:: TEXT ::
I strongly suspect that what makes many people blanch at the thought of writing an essay—whether expository, narrative, or argumentative—is their first exposure to the task: a book report. The process of writing your first book report is what we fondly call regurgitation—swallow information, then puke it back up on demand. There was never any of yourself in the process, and if you hated the book, you didn’t dare say so.
Then, you were probably asked to write an essay dealing with some topic or other that your teacher thought was important—or if you were lucky, you got to choose the topic. You struggled with this because while you were (and are) used to describing things, telling stories, and arguing your point, you had done all those things orally and, unless you were some kind of child prodigy, haphazardly.
Essay writing forces you to arrange all your thoughts like ducks in a row. This doesn’t feel natural, at least not at first.
Why English Class Sucks
Here are the reasons, then, why going to English class is like French-kissing a dragon:
- You’re asked to do things you don’t normally do (reading and writing).
- You’re asked to learn and observe a trainload of rules, many of which are totally unfamiliar.
- You are learning forms of communication—reading and writing, learning via text rather than visually—that are not the ways you have learned (in this visual media age) to acquire information.
- You’ll be repeatedly taken out of your comfort zone, unless your teacher is one of those very rare individuals who can engage you with unfamiliar tasks.
Writing Strategies: 10 ½ Ways to Make English Class Un-suck*
*It is too a word! Why? Because I said so!
The following writing strategies are all related to improving your writing skills, even though some of them aren’t specifically about writing. As you’ve probably gathered, I consider the skills of reading, discussing, studying, and writing to be inseparable from one another.
Also, you won’t write well if you hate the whole experience, so I’ve included some writing strategies to make your English class enjoyable (you may think that’s like making a visit to the dentist enjoyable, but bear with me).
1. Approach your assigned reading as an adventure, not a chore. Chances are, your teacher assigned you a book to read because she thought you would enjoy it/learn something from it. Think of this as the opportunity to experience something you never otherwise would have.
I read fifty-plus assigned books in college that I never would have touched or even known about otherwise. I greatly enjoyed the vast majority of those books.
2. You are allowed to express your opinion. Many students need a LOT of convincing here. They struggle desperately to figure out what their teachers want and then give it to them.
This is what I call Stage Two Regurgitation. It’s a little more sophisticated than an elementary school book report, but not much. The truth is that there is absolutely nothing wrong with expressing an opinion that is diametrically opposed to that of your teacher; hating the book you were assigned to read and ripping into it rather than praising it; or taking, shall we say, an “original” stance on a political issue. The key is whether or not you support your position.
3. Realize that the skills you are acquiring have more than abstract value. Those who can write well (and also, are good critical readers) succeed in life. They get the jobs, they get the contracts, they’re admitted to the best schools, they write the best ad copy, they get their clients found “not guilty,” and they write blogs that attract millions of subscribers.
Good writers make the big bucks and spend time with supermodels on a regular basis. They drive around in expensive sports cars and live in huge mansions.
Okay, perhaps I exaggerate. But there’s no debating that good English skills complement and enhance your abilities. Think of your English class as an opportunity to acquire those skills.

:: SOURCE MATERIAL ::
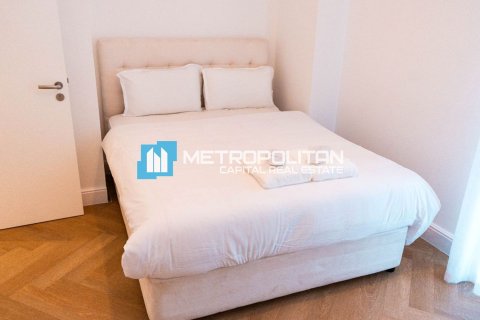 Appartement te koop in Yas Island, Abu Dhabi, VAE 3 slaapkamers, 140.8 vr.m., nr 687108 - foto 16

:: WHAT TO PRODUCE ::
Write out the part of the text on English class that begins at the words "Why English Class" and stops after "Because I said so!". The listing has no connection to the text on English class.

:: OUTPUT BELOW ::
Why English Class Sucks
Here are the reasons, then, why going to English class is like French-kissing a dragon:
- You’re asked to do things you don’t normally do (reading and writing).
- You’re asked to learn and observe a trainload of rules, many of which are totally unfamiliar.
- You are learning forms of communication—reading and writing, learning via text rather than visually—that are not the ways you have learned (in this visual media age) to acquire information.
- You’ll be repeatedly taken out of your comfort zone, unless your teacher is one of those very rare individuals who can engage you with unfamiliar tasks.
Writing Strategies: 10 ½ Ways to Make English Class Un-suck*
*It is too a word! Why? Because I said so!